Total assets:              
Sales to independent restaurants   $ 78,091,268   $ 75,180,924  
Wholesale     5,310,681     5,476,976  
Total Assets   $ 83,401,949   $ 80,657,900  

 

NOTE 12 CONTINGENCY

 

Kirnland Food Distribution, Inc., a subsidiary of the Company, is currently under an inquiry by the United States Department of Labor, Wage and Hour Division, Atlanta Regional Office, concerning wage practices and record keeping during the years 2013 through 2016 and continuing through the present time. As of the date of these financial statements, that inquiry remains open and the company has received no final notice of findings or definitive assessment. On July 3, 2018, the Department of Labor has indicated a preliminary determination in its inquiry, and has estimated that in its preliminary analysis the potential back wages, liquidated damages and related costs would be approximately $2.2 million for the period from 2013 through current time, although the final amount has not yet been determined and could differ from the estimate.

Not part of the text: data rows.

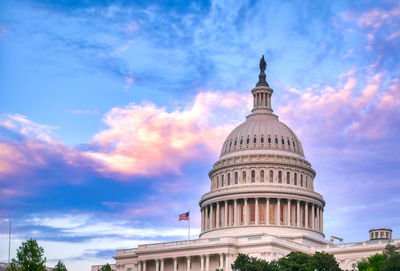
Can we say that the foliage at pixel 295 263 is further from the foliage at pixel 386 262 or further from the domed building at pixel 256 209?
the domed building at pixel 256 209

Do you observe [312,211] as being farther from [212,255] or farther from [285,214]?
[212,255]

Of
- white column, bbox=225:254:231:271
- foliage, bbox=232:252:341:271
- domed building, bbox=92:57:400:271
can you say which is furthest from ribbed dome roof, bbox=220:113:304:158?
foliage, bbox=232:252:341:271

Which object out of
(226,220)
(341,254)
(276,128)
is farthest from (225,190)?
(341,254)

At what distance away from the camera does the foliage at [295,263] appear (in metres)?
127

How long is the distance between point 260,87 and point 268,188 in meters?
26.9

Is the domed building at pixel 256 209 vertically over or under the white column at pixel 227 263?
over

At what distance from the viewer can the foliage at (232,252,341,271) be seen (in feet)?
415

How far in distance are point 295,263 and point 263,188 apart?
132ft

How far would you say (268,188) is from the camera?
16725 cm

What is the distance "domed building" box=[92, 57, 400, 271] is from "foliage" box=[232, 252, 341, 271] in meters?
15.1

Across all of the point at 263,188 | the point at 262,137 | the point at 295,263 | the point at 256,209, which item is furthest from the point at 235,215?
the point at 295,263

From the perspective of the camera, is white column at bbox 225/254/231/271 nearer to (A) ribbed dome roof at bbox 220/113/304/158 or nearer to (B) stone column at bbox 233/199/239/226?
(B) stone column at bbox 233/199/239/226

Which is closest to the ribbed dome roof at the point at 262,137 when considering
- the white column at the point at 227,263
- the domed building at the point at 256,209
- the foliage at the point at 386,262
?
the domed building at the point at 256,209

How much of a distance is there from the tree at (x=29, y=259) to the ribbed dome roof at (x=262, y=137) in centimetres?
6375
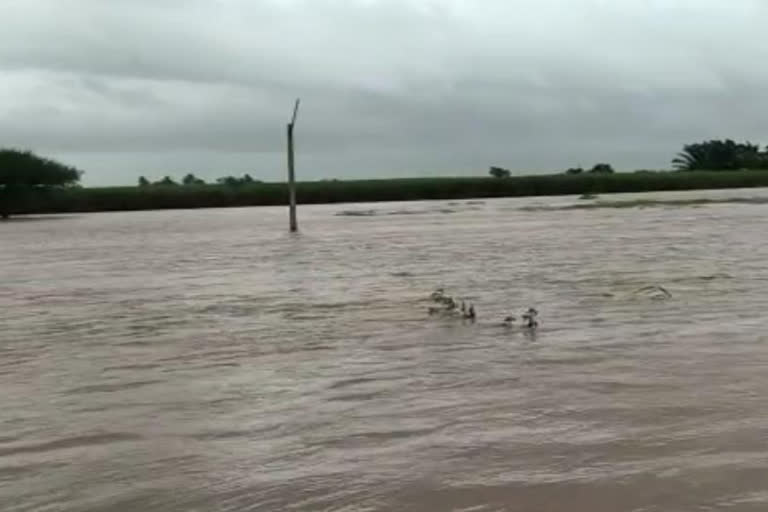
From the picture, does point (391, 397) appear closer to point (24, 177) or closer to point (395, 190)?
point (24, 177)

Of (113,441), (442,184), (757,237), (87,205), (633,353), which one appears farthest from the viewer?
(442,184)

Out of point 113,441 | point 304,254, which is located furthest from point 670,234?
point 113,441

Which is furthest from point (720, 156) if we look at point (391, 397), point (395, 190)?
point (391, 397)

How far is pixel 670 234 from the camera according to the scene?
85.2 feet

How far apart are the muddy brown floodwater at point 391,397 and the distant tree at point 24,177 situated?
53725 millimetres

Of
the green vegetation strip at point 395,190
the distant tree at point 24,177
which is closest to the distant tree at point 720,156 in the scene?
the green vegetation strip at point 395,190

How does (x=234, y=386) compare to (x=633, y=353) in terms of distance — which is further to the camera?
(x=633, y=353)

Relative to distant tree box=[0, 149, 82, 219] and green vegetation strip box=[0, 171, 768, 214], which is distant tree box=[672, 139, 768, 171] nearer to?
green vegetation strip box=[0, 171, 768, 214]

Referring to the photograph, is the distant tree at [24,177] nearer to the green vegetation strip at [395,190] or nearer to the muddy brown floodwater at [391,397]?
the green vegetation strip at [395,190]

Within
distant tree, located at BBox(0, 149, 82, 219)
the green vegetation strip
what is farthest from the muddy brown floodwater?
the green vegetation strip

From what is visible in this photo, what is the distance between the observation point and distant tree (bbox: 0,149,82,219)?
216 ft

The $2.2 million has been accrued in distribution, selling and administrative expenses in the unaudited condensed consolidated financial statements for the six months ended June 30, 2018.

 

The Company believes that it has resolved the past issues raised by the Department of Labor, and also plans on providing the Department of Labor with its actions taken to address the issues raised currently and on an ongoing basis.

 

F-22 

 

 

NOTE 13SUBSEQUENT EVENTS

 

The Company’s management reviewed all material events that have occurred after the balance sheet date through the date which these financial statements were issued. Based upon this review, the Company did not identify any subsequent events that would have required adjustment or disclosure in the financial statements.